§ Text section:

This year marks the 100th anniversary of the publication of Virginia Woolf’s second novel, Night and Day. It also marks the 100th anniversary of the passage of the 19th Amendment in the U.S.

Fittingly enough, both deal with women’s struggle to obtain the right to vote.

While Woolf’s novel has often been overlooked, it is currently receiving the recognition it deserves. Nowadays it is described as “a remarkable story of two women navigating the possibilities opened up by the struggle for women’s suffrage.”

Reading and discussing Night and Day

In September of last year, Anne Fernald, professor of English and Women’s, Gender, and Sexuality Studies at Fordham University, led a reading group on Virginia Woolf and E. M. Forster at the Center for Fiction in Brooklyn that featured novelists Julie Orringer and Michael Cunningham discussing Night and Day.

Read Lauren Groff’s Introduction to Night and Day, which is included in the 100th anniversary edition of the novel, available from Restless Books.

According to Restless Books, the new edition of Woolf’s novel is part of a “series of beautifully packaged, newly introduced and illustrated great books from the past that still speak to our time, our place, and, especially, our restlessness. In addition to their original artwork and fresh introductions, Restless Classics brings the classroom experience to the reader with linked online teaching videos.”

Night and Day in conversation

You can also sit in on last year’s discussion of the novel held at the Brooklyn Center for Fiction by watching the video below.

In addition, “Night and Day at 100” was the topic of the International Virginia Woolf Society‘s guaranteed panel at the Modern Language Association Convention 2019. It addressed the question: What is the twenty-first century legacy of Woolf’s “nineteenth-century” novel?

§ Given instruction 1: From the passage about Night and Day, reproduce verbatim the part that opens with the words containing "Reading and discussing" and closes with "discussing Night and Day.".
§ Given instruction 2: According to the passage about Night and Day, who wrote the introduction included in the novel's 100th anniversary edition?

§ Information shown:

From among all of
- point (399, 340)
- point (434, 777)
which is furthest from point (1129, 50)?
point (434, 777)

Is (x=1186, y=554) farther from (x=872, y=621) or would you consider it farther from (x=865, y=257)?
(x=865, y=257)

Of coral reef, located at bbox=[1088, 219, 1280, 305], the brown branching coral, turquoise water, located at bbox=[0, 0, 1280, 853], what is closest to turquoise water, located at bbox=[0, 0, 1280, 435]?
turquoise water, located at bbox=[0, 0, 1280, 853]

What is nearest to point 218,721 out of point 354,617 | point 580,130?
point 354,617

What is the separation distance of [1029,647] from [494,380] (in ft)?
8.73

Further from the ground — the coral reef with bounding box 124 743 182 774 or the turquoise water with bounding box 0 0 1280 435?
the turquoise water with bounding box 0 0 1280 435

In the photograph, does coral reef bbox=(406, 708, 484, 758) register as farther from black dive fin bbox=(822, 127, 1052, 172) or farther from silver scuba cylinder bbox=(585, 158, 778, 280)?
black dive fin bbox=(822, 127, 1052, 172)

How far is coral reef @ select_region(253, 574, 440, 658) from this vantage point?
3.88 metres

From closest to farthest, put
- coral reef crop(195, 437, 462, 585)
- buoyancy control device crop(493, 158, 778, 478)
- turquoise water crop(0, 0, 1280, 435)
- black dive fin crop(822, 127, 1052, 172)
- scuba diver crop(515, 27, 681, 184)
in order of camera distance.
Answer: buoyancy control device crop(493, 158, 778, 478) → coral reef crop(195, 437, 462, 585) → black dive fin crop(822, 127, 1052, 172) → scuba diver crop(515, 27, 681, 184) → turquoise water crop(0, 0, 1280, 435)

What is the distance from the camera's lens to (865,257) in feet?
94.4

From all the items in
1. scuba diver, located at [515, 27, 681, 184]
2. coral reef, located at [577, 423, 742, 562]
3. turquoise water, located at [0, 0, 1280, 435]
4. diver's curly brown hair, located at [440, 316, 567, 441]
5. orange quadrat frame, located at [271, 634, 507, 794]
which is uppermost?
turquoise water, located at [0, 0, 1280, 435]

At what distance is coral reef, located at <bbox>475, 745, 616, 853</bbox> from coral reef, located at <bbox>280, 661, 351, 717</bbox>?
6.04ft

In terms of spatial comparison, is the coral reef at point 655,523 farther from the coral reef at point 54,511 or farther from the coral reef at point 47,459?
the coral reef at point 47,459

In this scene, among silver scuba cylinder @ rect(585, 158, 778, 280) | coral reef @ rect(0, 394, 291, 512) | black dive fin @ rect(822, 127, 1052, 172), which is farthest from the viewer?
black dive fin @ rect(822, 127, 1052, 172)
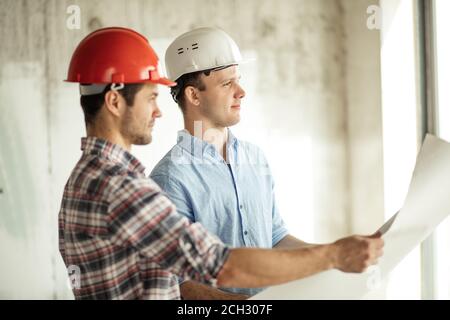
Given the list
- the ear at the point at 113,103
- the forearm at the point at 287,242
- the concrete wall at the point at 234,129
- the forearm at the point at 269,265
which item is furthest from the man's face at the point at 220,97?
the concrete wall at the point at 234,129

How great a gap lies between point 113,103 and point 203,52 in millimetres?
683

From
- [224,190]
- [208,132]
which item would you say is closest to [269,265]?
[224,190]

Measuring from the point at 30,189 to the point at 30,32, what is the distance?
1.01 meters

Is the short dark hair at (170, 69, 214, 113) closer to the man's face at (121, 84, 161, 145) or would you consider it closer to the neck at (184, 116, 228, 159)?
the neck at (184, 116, 228, 159)

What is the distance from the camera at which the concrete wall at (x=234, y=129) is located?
3721 millimetres

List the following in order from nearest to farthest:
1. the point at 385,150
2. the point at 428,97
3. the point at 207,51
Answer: the point at 207,51, the point at 428,97, the point at 385,150

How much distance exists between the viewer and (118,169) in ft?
4.04

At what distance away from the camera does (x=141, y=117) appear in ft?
4.42

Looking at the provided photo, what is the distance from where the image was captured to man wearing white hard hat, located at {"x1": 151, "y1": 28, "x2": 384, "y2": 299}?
73.6 inches

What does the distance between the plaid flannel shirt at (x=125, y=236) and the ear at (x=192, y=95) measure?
712mm

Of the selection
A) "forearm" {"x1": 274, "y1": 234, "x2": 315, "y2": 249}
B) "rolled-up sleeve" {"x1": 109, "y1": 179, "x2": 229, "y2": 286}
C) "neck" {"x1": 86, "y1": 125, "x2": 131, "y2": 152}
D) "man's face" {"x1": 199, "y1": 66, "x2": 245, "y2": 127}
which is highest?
"man's face" {"x1": 199, "y1": 66, "x2": 245, "y2": 127}

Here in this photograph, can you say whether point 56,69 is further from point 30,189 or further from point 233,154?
point 233,154

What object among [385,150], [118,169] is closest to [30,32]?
[385,150]

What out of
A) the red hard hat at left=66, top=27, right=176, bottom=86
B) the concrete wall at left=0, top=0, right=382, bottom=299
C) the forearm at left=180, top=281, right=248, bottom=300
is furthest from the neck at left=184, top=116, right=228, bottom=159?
the concrete wall at left=0, top=0, right=382, bottom=299
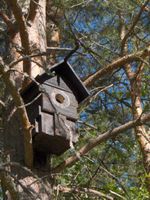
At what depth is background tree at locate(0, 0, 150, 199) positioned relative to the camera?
3.44 m

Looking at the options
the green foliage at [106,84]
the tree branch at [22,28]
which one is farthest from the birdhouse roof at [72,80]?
the green foliage at [106,84]

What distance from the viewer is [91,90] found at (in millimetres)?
4176

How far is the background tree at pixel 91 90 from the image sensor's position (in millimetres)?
3439

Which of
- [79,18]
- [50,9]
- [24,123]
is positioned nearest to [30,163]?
[24,123]

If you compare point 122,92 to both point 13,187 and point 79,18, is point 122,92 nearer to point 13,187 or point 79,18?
point 79,18

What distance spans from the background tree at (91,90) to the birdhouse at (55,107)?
0.12 meters

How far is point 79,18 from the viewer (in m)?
6.33

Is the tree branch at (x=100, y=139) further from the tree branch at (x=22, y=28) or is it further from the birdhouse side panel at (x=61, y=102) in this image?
the tree branch at (x=22, y=28)

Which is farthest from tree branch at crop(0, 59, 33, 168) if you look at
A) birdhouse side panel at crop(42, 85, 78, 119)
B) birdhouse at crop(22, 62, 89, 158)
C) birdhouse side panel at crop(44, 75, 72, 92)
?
birdhouse side panel at crop(44, 75, 72, 92)

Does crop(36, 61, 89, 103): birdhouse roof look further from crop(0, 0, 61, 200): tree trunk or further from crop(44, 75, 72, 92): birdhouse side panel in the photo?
crop(0, 0, 61, 200): tree trunk

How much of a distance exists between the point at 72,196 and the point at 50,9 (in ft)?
8.79

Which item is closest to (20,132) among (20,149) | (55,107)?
(20,149)

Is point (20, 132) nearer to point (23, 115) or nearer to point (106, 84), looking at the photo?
point (23, 115)

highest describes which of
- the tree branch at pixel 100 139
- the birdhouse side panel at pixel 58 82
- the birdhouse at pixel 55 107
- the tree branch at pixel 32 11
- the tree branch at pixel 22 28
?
the tree branch at pixel 32 11
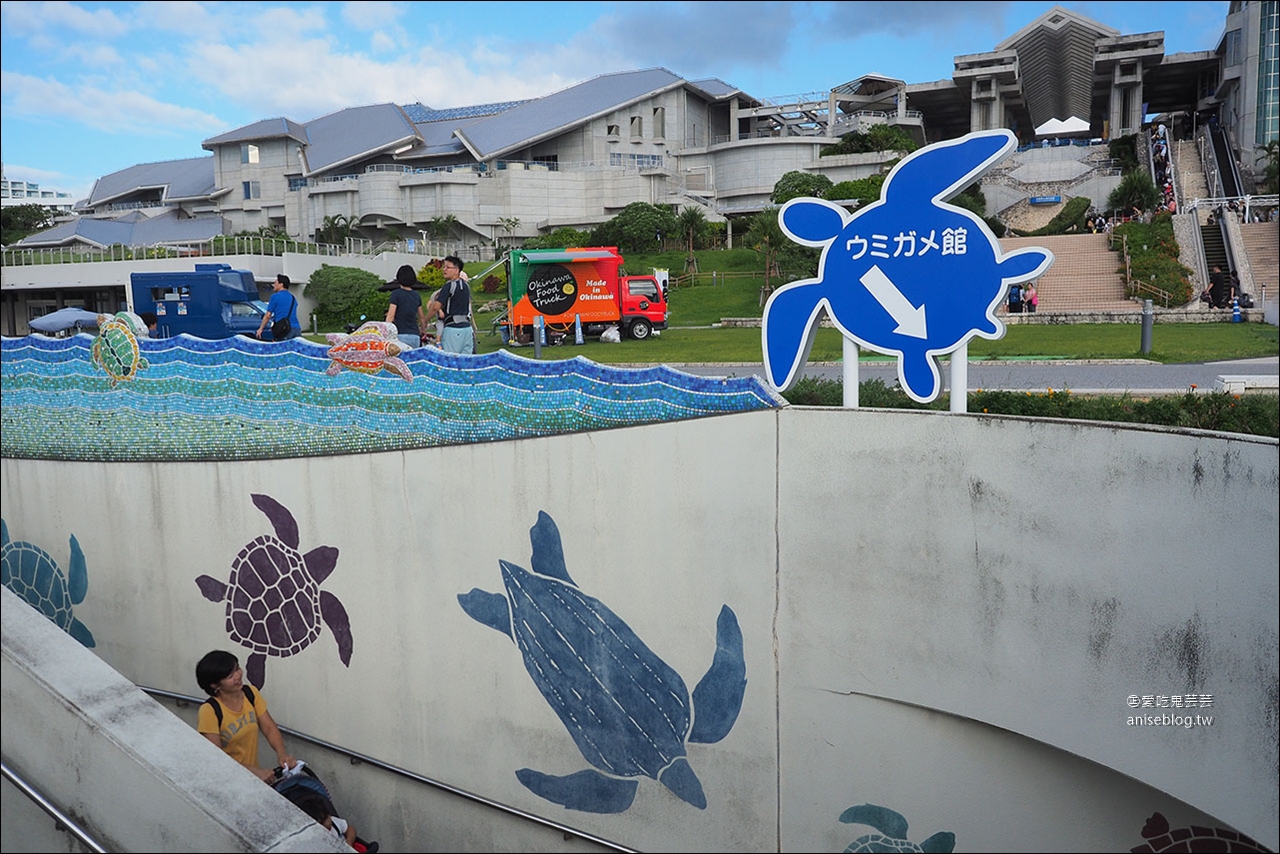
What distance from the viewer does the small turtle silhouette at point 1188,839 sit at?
6176mm

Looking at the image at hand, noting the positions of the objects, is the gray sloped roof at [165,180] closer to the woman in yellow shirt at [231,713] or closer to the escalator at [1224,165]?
the escalator at [1224,165]

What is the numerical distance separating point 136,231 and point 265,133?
32.1 ft

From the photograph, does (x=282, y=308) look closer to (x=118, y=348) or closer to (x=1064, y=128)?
(x=118, y=348)

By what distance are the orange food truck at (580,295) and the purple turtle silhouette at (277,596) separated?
822 cm

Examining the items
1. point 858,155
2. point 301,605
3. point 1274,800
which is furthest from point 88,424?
point 858,155

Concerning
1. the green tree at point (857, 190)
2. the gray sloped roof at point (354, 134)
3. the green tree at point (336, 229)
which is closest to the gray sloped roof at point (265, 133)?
the gray sloped roof at point (354, 134)

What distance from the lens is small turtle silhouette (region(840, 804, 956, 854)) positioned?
6.67 metres

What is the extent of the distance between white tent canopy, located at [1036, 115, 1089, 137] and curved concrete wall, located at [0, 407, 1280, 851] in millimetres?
46368

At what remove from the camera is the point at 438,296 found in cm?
908

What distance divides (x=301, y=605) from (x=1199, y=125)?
1949 inches

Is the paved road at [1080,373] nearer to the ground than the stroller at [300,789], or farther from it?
farther from it

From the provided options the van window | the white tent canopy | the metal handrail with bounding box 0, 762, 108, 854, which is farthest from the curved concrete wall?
the white tent canopy

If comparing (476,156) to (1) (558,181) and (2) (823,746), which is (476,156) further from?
(2) (823,746)

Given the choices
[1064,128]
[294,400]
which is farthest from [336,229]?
[294,400]
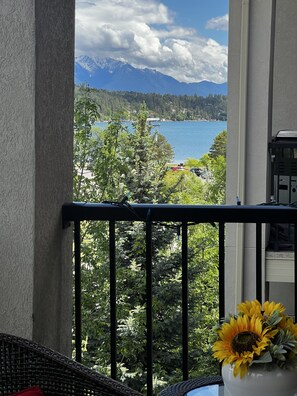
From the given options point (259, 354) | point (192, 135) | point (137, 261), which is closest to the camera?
point (259, 354)

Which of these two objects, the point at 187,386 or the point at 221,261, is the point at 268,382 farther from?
the point at 221,261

§ Correct result 1:
Reading and discussing Night and Day

In September of last year, Anne Fernald, professor of English and Women’s, Gender, and Sexuality Studies at Fordham University, led a reading group on Virginia Woolf and E. M. Forster at the Center for Fiction in Brooklyn that featured novelists Julie Orringer and Michael Cunningham discussing Night and Day.

§ Correct result 2: Lauren Groff